MEDITATIVE AND DESCRIPTIVE POETRY
On the whole, the most interesting of all the forgotten verse of this neglected century, the most readable and from the standpoint of literary development the most significant, is to be found among descriptive poems. These include, it should be observed, the greatest unrimed pieces of the period, The Seasons, The Task, and The Prelude; and in them may be traced the course of two of the more notable movements in modern life and literature, -- the development of the love of nature and of the power to express that love in poetry. These two things we commonly think of as synonymous, and thus do serious injustice to our earlier writers.
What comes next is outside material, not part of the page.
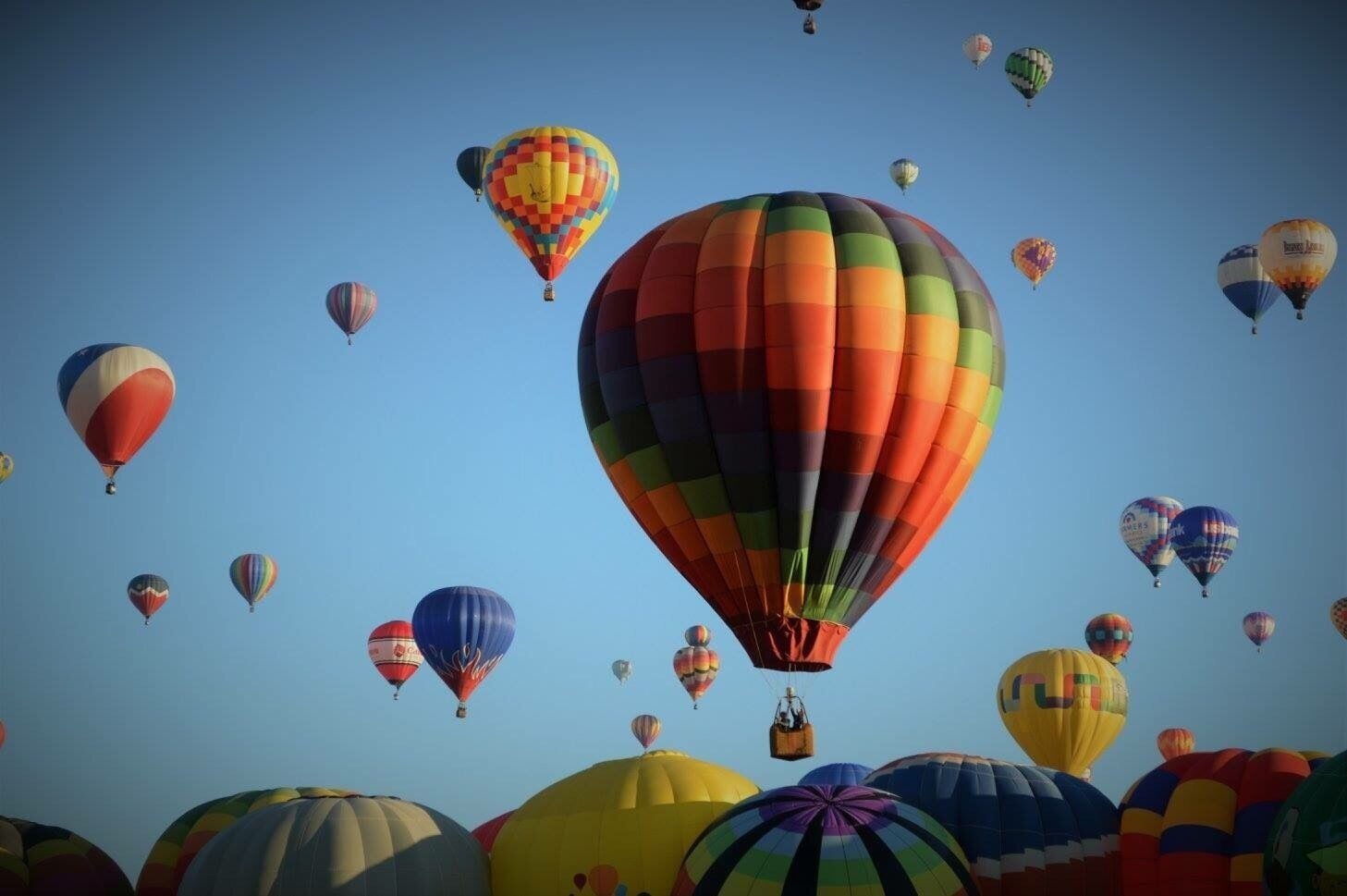 A variety of colorful hot air balloons against a clear blue sky.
Yet we know that even to-day, when nature-worship has become a fad, there are many mute, inglorious Wordsworths, as well as writers who give very inadequate expression to their love of the out-of-doors. How much more difficult must the writing of descriptive verse have been at a time when the leading poets of the day could find no better words for the miracle of spring than "Blushing Flora paints th' enamelled ground”!1
There is no warrant for thinking that, because an author employs conventional phraseology and a turgid style, he does not feel the beauties of which he writes. Who would guess from the poems alone the intense love of nature which lay behind Wordsworth's Descriptive Sketches and the odes of Gray? Yet much had been done before these men wrote. Wordsworth, like Burns, was the culmination of a long line of development, of unconscious divergence from accepted forms, of experimentation, failure, and partial success. What would either of them have done had he been born a century earlier? What might The Seasons have been had it come at the end instead of the beginning of its century? The world will never be sufficiently grateful for the forgotten men who drained bogs, felled trees, removed stumps and boulders, ploughed, harrowed, and fertilized the soil, to add new fields to the pleasant land of poesie, — fields which Wordsworth, Shelley, and Tennyson found ready for their use. If we keep in mind the great cause which these unknown men were helping to advance, if we look for it behind what they said to what they prob
Pope, Windsor Forest, 38; Thomson, Lines on Marlefield, 20.